Polish protesters staged a third day of mass anti-government demonstrations on Sunday as President Andrzej Duda embarked on mediation talks to try to end the seething political crisis. Opposition lawmakers were also continuing to occupy parliament in a defiant show of anger against the rightwing Law and Justice party (Pis) over the budget plans to introduce new restrictions on the media.
Thousands of demonstrators have taken to the streets since Friday in Warsaw and other parts of the country in the latest popular action against moves deemed anti-democratic by the PiS since it took office after October 2015 elections.
In an unprecedented night of unrest on Friday, dozens of opposition MPs seized parliament's main chamber and protesters blocked the exits to the building.
Prime Minister Beata Szydlo and influential PiS party chief Jaroslaw Kaczynski only managed to leave the building by forcing their vehicles through the crowd with the help of police.
Since taking office, the PiS has come under fire over a string of controversial measures including tightening the abortion law, a crackdown on the media and changes to the constitutional court which led to a standoff with the European Union.
Demonstrators were back out on Sunday, gathering outside the court in a show of support for its outgoing president Andrzej Rzeplinski, a symbol of resistance to the government.
The controversial changes to the court's decision-making rules alarmed the EU, which demanded the government reverse the measures or face sanctions.

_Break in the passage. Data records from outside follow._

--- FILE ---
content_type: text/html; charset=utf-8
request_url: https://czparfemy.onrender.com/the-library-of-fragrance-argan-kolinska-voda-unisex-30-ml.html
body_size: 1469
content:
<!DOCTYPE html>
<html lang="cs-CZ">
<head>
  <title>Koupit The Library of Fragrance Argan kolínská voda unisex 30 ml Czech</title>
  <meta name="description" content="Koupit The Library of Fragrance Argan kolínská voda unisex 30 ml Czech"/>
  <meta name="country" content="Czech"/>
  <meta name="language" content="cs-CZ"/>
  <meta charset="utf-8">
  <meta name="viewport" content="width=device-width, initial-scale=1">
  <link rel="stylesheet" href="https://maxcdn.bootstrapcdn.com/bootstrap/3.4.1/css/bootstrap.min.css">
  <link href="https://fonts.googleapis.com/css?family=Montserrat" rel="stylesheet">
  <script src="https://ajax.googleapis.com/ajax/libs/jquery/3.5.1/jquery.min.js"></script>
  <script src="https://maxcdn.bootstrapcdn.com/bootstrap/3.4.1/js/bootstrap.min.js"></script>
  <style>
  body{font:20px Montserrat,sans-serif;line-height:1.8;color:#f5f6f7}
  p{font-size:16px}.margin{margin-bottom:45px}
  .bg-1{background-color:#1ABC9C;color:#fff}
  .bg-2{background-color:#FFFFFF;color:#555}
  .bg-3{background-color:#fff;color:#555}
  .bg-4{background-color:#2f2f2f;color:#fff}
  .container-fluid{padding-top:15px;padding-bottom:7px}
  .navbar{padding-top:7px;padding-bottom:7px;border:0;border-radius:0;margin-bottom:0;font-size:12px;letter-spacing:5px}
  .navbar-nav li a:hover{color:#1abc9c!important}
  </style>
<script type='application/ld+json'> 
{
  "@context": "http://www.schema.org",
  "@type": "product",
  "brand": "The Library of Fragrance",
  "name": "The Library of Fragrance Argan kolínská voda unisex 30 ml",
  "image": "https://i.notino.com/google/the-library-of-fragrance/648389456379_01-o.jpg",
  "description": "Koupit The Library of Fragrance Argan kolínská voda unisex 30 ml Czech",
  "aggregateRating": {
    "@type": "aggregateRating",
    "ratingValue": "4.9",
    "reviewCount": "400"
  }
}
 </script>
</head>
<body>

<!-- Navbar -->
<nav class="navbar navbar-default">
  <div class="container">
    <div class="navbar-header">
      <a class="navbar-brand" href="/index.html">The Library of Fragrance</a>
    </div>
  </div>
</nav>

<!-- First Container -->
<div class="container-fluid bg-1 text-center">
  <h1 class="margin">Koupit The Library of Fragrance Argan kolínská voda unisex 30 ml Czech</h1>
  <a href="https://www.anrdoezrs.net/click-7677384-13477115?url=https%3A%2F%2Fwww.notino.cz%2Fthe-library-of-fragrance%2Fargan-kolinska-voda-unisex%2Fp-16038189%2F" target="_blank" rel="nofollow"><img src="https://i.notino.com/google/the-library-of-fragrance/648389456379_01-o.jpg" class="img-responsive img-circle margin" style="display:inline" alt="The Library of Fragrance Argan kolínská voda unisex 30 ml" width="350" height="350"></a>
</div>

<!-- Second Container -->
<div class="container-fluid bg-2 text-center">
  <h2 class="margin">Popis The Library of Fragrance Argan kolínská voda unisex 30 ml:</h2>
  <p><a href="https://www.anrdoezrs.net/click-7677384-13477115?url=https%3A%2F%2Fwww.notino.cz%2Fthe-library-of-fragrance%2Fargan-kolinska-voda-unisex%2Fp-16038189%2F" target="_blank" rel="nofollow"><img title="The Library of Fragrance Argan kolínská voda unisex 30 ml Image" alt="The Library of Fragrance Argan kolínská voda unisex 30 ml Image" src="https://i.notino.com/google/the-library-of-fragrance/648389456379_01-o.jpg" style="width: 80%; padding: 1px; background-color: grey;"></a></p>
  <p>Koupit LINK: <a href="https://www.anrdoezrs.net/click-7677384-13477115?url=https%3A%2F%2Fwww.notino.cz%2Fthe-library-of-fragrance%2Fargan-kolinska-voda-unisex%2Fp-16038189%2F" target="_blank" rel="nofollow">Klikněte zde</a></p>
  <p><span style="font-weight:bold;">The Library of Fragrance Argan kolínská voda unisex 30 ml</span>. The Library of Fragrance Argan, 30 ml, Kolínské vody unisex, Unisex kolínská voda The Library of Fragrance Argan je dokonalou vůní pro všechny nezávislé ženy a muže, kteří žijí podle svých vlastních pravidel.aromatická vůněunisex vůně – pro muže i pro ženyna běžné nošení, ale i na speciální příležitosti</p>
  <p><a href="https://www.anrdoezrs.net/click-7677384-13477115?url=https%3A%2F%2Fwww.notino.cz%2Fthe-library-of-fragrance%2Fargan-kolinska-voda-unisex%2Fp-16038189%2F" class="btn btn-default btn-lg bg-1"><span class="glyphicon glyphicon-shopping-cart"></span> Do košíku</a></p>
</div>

Rzeplinski's mandate ends on Monday and the question of his successor has become another bone of contention between the court and the PiS-dominated parliament.
The opposition has also voiced objections to the adoption of the 2017 budget which it claims was done illegally when the vote was held in another area of parliament after the opposition takeover of the main chamber.
Duda's spokesman Marek Magierowski said the president began meetings Sunday with opposition party chiefs to try to ease the escalating tensions.
Emerging from a long silence, Duda had on Saturday called for calm, expressing his "worry" over the turmoil and offering to mediate. "I think a deal of some kind is necessary because it is impossible to function in a system where the parliament cannot debate," his spokesman told news channel TVN24.
The prime minister's spokeswoman has denounced the occupation of parliament as a "a violation of the law".
Duda is due to meet Kaczynski on Monday, according to PiS spokeswoman Beata Mazurek, quoted by the PAP news agency.
The latest opposition outcry was triggered by PiS plans to grant access to the parliament's press gallery to only two journalists for every media outlet, and ban them from shooting still pictures or video.
The moves prevent the media from recording images of lawmakers when they break the rules, for example by voting for an absent colleague.